(no subject)
Jul. 28th, 2004 10:49 amYay! Dante's Peak! I love cheesy disaster movies!
Me, too. And this one makes me wish I had stock in Velveeta.
So what's the plot of this festival of screaming and Muppet arms?
Well, there's a volcano. And it's a total surprise when it erupts, even though it gives off every usual sign it's going to blow, including flashing neon lights, door-to-door singing telegrams, and ominous soundtrack music.
What do you do when you find out the volcano you're living on is about to explode?
I don't know about the rest of you, but I move to Kansas or London or the Sahara or anywhere else where volcanos are at a minimum.
Not you, dumbass. I meant the people in this movie.
Oh. Well, first you make sure all of your scientific data is telling you to evacuate. Then you plan to evacaute. Then you make flyers about evacuating and put a general announcement on the news about meeting to discuss evacuating. Then you all get together at the high school and talk about evacuating. Then you put on a puppet show about evacuating. Then you discuss the linguistic origins of the wod "evacuate" and discuss how it might better help organize an evacuation. Then you all share your favorite funny anecdotes you read about disaster evacuations from "Reader's Digest". Then you play a special Evacuation Day game of football. Then you show a movie marathon of films featuring evacuations. This is about the time that you should be nipple high in boiling lava.
Wait until the last minute to leave, do they?
The last minute? Was that before or after the essay contest about famous historical evacuations?
Can the snark, wenchy woman, and fill me in on the characters in this cheddar-fest.
Okay. in honor of the fact that every character in this movie is pretty much plucked from Disaster Movie Cliche central casting, I'm just going to describe the characters exactly as you see them rather than by their character names.
James Bond ... Otherwise known as Harry, the always-right volcanologist. Won the National Geological Survey's Sexiest Living Scientist swimsuit contest three years running. Falls for the mayor of Dante's Peak, thereby ensuring by disaster movie law that whatever is the worst possible scenario on the planet, that's exactly what's going to happen to them.
Sarah Connor ... Otherwise known as Rachel, the overworked mayor/cafe owner who's so overworked she named one of her children after a cracker. Falls for James Bond, because it wouldn't be a disaster movie unless someone fell into a doomed romantic relationship and because James Bond is made entirely out of sex.

# # # #

§ **TO DO**
**a.** Rewrite the records from the line with "How far from the filming" up to and including the end of the records, replacing "magnitude" with "size" and keeping everything else the same. Omit the pictures from your answer.
**b.** Carry on the Dante's Peak review from where it stops.

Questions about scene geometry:
# # # #

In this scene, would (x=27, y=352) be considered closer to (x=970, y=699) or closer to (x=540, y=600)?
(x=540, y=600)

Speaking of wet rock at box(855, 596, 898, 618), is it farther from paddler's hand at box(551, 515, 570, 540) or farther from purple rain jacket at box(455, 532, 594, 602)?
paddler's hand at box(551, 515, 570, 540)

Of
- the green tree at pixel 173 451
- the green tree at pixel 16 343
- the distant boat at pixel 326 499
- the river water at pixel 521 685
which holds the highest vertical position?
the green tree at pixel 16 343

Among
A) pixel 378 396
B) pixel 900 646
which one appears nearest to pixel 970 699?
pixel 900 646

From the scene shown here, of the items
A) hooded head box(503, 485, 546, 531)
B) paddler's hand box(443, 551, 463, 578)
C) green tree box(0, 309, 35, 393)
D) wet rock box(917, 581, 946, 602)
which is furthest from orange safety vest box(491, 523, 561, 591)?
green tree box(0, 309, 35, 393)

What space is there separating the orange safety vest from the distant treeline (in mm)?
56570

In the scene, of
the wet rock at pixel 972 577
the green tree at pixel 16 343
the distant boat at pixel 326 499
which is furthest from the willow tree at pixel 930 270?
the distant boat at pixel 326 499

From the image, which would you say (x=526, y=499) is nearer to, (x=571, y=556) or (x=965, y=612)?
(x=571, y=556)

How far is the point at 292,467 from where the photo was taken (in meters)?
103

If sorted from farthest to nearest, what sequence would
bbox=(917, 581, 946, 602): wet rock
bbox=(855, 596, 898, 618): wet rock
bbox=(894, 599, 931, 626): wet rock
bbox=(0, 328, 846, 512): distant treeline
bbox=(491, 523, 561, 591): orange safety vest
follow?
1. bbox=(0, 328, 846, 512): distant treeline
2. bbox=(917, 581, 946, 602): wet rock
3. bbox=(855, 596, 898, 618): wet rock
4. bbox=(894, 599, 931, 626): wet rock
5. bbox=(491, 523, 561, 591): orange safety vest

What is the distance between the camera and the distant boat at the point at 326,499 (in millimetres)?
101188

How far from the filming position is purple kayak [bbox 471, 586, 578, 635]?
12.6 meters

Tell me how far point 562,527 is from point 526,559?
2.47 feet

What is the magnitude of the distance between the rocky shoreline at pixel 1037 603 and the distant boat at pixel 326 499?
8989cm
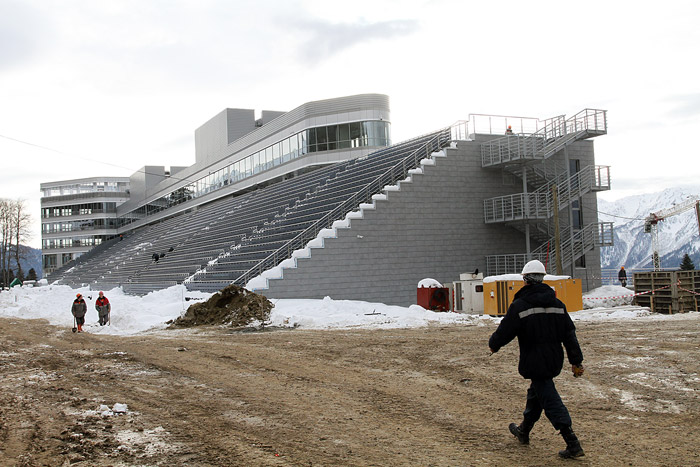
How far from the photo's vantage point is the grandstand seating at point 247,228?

# # # #

§ **WRITTEN ANSWERS**
**a.**
How far from the filming position is purple kayak [bbox 471, 586, 578, 635]?
12.6 meters

Tell me how far point 562,527 is from point 526,559?
2.47 feet

What is the size of the distance between the rocky shoreline at pixel 1037 603 and the distant boat at pixel 326 499?
8989cm
How far from the photo's vantage point is the grandstand seating at point 247,228?

**b.**
Grandma Lobotomy ... Otherwise known as Ruth, Rachel's annoyingly stubborn mother-in-law. Apparently takes the prospect of Dante's Peak erupting as a personal insult, which is stupid unless they were having a torrid love affair and the mountain swore he had mumps once and it went down on him.
Not! John Connor ... Otherwise known as Graham, Rachel's punk of a son. Gets into so many life-threatening scrapes, you start to wish the Terminator would make a wrong turn into the wrong movie and bash him over the head with a two-by-four.
Little Miss Piercing Scream 1997 ... Otherwise known as Lauren, Rachel's ear-splittingly loud daughter. Is frustratingly cute and responsible, which makes you want to shove her into the nearest lava flow the longer you watch her.
Dumbass Bossman ... Otherwise known as Paul, Harry's equally frustrating boss. Continuously insists Dante's Peak will not erupt, until it does and he suddenly allows that Harry was right and he was wrong, because it would be moronic to still insist it's not going to blow when you're up to the family jewels in bubbling lava.
Volcanologist Flunkies ... Otherwise known as Terry, Greg, Nancy, and Stan, and I say that as if their names actually matter. Are mostly there to be lava fodder and because people don't believe you when you predict disaster unless you bring as many expendable one-note sidekicks as you can find.
All right, 'fess up. Disaster movie heroes always have some angst-ridden reason for everything they do. What the hell's James Bond's?
Oh, his volcanology fuckbuddy got soundly trounced by a volcano four years earlier while they were trying to drive away. Which goes to say that any chick who gets in a truck with him is just asking for trouble.
Well, what does that say about Sarah Connor?
That she has some sort of death wish, but then, you knew that.
But ... but James Bond has a Sooper Speshul Spy Truck that can drive underwater and go over hot lava!
Sure, because if you weren't already suspending your disbelief over boiled backpackers, that'd be enough to make your disbelief defy gravity and float off into the atmosphere, never to be seen again.
I just can't picture Sarah Connor as a mayor.
Yup, she's mayor, and she's got two kids, and she runs a cafe out of what looks like her laundry room. And if you ask, she'll tell you, mostly with a lot of bitching and whining about her lack of free time that indicates she's never heard of birth control and was forced to run for mayor at gunpoint.
How big of an idiot is Grandma Lobotomy?
Picture the stupidest person who's alive today. Now imagine there were two George W. Bushes.
Is that why she stays on the mountain?
Yes, because saying, "I think you're full of shit, James Bond, but I'll just come down the mountain to make sure my squalling granddaughter doesn't break anyone's eardrums" is apparently too freaking difficult.
Wait, isn't this the doofy grandma who wades through the lake of acid to save everybody?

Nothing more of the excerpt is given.